Pulling it Together: The Media’s Challenge In Health Reform
For many years now the news media has served as the public’s number one source of information on important issues like health reform. People rely on the news media to help them wade through claims and counter claims, understand how policy options will affect them and come to judgment on complex issues. In some cases the broader news media has performed admirably in explaining the sometimes overwhelming complexities of health reform, particularly in recent weeks as many journalists and news organizations have worked hard to disentangle the debate about health reform legislation for the American people as it wends its way through Congress. We policy experts particularly admire how good journalists can explain complex issues simply, which as a field we struggle to do.
But the rise of 24-hour cable TV news, the almost instant news cycle and cable’s many entertaining but ideologically left- or right-leaning shows (I watch them all), as well as cutbacks in traditional newsrooms, and the continuing limitations of local TV news have left the news industry poorly structured to play the vital role the country needs it to play. Too often when the news media should stand apart from the political process it has become just another part of it. There was no better example of this than news media coverage – and especially cable TV and local TV news coverage – of health reform town halls in August which sidetracked the health reform debate. Consider these poll findings:
- Eight in ten people said in a recent poll that they saw or heard news coverage of protests against health reform legislation at town hall meetings. We don’t see that level of public exposure often; not even the health reform ads which run endlessly on cable TV have achieved anything close to that level of penetration.
- Fully half of the American people say in our tracking poll out this week that media coverage of health reform is mostly about politics and controversy.
- As of late September only about a quarter of the public can say that they have figured out how health reform will affect them or their families and almost half say they are simply confused.
Sure the media was just covering real events and bringing people the news when it covered the town hall meetings. And much time was devoted to fact checking claims that were made at the town halls. But the disproportionate coverage of the often wild claims made and of the most extreme elements attending the town halls, even when fact checking them, shifted the entire discussion to the activists agendas on both sides and made it more difficult for average people to answer the basic question they have about health reform: will this help me and my family?
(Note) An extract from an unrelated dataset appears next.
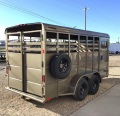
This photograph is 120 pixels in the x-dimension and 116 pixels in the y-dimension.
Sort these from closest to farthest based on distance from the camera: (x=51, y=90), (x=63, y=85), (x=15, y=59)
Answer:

The focus on death panels, abortion, and the threat of rationing and a supposed government takeover of the health system also made people more anxious, even when careful attention was devoted to both sides of the claims being made. It was the health reform equivalent of the old adage about sensationalism and local TV news: “if it bleeds it leads.” The biggest losers were the average citizens activated by the debate who attended the town halls because they wanted to learn or be heard; their views got much less attention. Not enough attention was paid to who was orchestrating the meetings or, since the point was to attract coverage, whether these were real news at all. Too many media organizations, particularly on cable TV and local news where town halls were held, followed staged events designed to attract their coverage or chose on their own to put more juicy stories on air about angry town halls and symbolic side issues. According to one study, cable TV and radio were seven times more likely to cover angry town halls and polarizing issues than major newspapers.
Extensive coverage of the public option, a threshold issue for the left, was more legitimate because the public option is an important issue, but it was disproportionately covered because of its larger ideological symbolism to the right and the left. Excessive coverage of the public option diverted attention from the insurance market reforms and coverage expansions and subsidies, which are the elements of the legislation that will provide the most immediate and tangible help to people. As a result, the critical issue of affordability is only now belatedly emerging. I watched a long segment of Larry King Live devoted to health reform in which Elizabeth Edwards and Tommy Thompson debated the public option as if it was the only issue in health reform. As a result the discussion became entirely about whether health reform was or was not a government takeover of the health care system.
As the Congress winnows the process down from five bills to two bills in the House and the Senate and then one final bill that can be put under a public microscope, there is a new opportunity for the media and a big public information role that only the news media can fill. Our polls show that a third of college graduates, one third of all women, thirty eight percent of blacks, a third of all sick people, and a third of all political independents say they can’t figure out how health reform legislation will affect them. More of the American people currently support action on health reform than oppose it, but public opinion is fluid and the public may still decide that proposed fixes are wrong headed, too expensive or just won’t work. That’s always acceptable in a democracy as long as the debate is about the real issues.
How the media covers health reform as the debate moves into the final stages will be critical in determining whether the public’s final judgments are based on a real understanding of how the proposed plan will affect them and the country or based instead on hot button side issues and public relations tactics used by political operatives to lure media coverage. The media can’t wave a magic wand and change how politics works today, but it is the one great balancer in the system and when it becomes part of the political process and no longer stands apart from it we lose a lot. With so much of the media now configured for instant news and the relentless pursuit of controversy, stoked by spin and manufactured news by partisans on both sides, the many great journalists in the news business working hard to inform the public face a big challenge in explaining the complex issues in health reform.